Bug 1277673

Summary: [Director] Ceph nodes are not successfully deploying
Product: Red Hat OpenStack Reporter: Dan Yocum <dyocum>
Component: rhosp-directorAssignee: Angus Thomas <athomas>
Status: CLOSED EOL QA Contact: Omri Hochman <ohochman>
Severity: urgent Docs Contact:
Priority: unspecified    
Version: 7.0 (Kilo)CC: dbecker, dtantsur, dyocum, kbasil, lbopf, mburns, morazi, rhel-osp-director-maint, rhos-docs, skinjo, srevivo
Target Milestone: ---Keywords: Documentation
Target Release: 7.0 (Kilo)   
Hardware: x86_64   
OS: Linux   
Whiteboard:
Fixed In Version: Doc Type: Bug Fix
Doc Text:
Story Points: ---
Clone Of: Environment:
Last Closed: 2016-11-28 16:16:15 UTC Type: Bug
Regression: --- Mount Type: ---
Documentation: --- CRM:
Verified Versions: Category: ---
oVirt Team: --- RHEL 7.3 requirements from Atomic Host:
Cloudforms Team: --- Target Upstream Version:
Embargoed:

Description Dan Yocum 2015-11-03 19:50:01 UTC
Description of problem:

This is stated in section 9.3.2:

If Provision State is active and Power State is power on, the bare metal deployment has finished successfully.

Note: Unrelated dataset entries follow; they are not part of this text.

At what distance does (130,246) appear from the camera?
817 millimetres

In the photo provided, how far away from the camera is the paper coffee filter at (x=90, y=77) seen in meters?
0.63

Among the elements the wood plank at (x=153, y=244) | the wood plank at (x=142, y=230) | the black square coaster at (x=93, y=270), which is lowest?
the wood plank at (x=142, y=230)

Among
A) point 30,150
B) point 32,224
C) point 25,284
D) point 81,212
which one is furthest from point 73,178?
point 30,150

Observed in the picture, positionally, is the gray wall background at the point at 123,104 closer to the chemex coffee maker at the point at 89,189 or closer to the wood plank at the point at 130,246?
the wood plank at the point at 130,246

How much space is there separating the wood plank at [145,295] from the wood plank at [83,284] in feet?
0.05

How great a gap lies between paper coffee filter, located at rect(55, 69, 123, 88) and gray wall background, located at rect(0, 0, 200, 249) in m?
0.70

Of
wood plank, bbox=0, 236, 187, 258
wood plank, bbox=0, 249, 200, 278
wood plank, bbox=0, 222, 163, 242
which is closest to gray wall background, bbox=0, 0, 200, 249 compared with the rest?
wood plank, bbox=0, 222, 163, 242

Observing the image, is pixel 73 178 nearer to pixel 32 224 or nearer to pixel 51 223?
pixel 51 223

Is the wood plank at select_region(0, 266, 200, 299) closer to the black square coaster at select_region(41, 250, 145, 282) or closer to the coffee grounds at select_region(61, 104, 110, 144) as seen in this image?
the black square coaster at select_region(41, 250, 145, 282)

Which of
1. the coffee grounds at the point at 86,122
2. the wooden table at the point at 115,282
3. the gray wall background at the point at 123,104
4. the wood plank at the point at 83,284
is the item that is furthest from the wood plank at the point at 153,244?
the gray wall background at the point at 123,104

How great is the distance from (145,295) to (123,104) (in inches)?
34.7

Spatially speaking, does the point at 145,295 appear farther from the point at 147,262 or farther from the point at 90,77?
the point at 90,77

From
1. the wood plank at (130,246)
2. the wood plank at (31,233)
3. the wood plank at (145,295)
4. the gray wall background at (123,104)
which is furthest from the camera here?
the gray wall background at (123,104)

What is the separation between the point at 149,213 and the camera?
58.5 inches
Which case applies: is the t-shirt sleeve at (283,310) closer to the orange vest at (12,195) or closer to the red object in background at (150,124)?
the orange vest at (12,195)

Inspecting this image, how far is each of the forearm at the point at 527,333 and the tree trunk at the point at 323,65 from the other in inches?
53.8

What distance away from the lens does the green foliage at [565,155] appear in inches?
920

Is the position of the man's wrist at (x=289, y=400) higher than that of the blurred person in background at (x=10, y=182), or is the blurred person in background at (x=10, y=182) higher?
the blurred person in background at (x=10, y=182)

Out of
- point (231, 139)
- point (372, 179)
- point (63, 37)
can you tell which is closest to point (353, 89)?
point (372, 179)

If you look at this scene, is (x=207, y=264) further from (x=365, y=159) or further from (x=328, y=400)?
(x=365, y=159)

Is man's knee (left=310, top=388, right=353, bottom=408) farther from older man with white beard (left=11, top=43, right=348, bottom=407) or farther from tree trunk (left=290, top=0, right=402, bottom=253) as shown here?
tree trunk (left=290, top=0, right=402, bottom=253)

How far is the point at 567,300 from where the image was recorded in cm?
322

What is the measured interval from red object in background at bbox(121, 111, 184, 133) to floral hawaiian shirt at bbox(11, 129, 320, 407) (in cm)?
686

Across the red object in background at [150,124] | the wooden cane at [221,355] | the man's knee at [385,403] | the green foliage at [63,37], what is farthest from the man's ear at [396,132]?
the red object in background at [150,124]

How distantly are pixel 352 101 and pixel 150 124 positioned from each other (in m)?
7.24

This means the the problem occurred during the post-deployment configuration step.

However, I've discovered a failure mode that where the deployment has NOT finished successfully.

For some reason unknown to me, the Ceph nodes are not successfully deploying.  The error on the director is this:

dnsmasq-tftp[1531]: error 0 TFTP Aborted received from 10.3.3.115
dnsmasq-tftp[1531]: failed sending /tftpboot/undionly.kpxe to 10.3.3.115


The boot message on the system is this:

PXE-E79: NBP is too big to fit in free base memory

And 'ironic node-list' shows this:

| f5ef4ea0-f3b7-4660-bbb5-3799c691ee33 | None | c29eb6de-2742-4324-97fb-3ed9b381744e | power on   | active          | False       |
| 457ebedb-b0e9-44c4-87de-eb1ca2450b2f | None | 8e4ea3e7-08c0-422b-b4e4-2c2214857b45 | power on   | active          | False       |
| 5fd285de-e97c-4ffb-acd7-cb5733944d60 | None | 3808266f-18e8-4856-bf1f-b989025082b6 | power on   | active          | False       |
| c00a387b-0408-4724-9188-5a1d216f8420 | None | 3e11cd99-b82a-44e7-9465-eef7bc2f235f | power on   | active          | False       |

I don't know what's causing this.  I do know that similar systems are booting just fine with the same PXE boot image.

Comment 4 Dmitry Tantsur 2016-11-18 15:06:57 UTC
Dan, do you still experience this problem? What's your hardware model?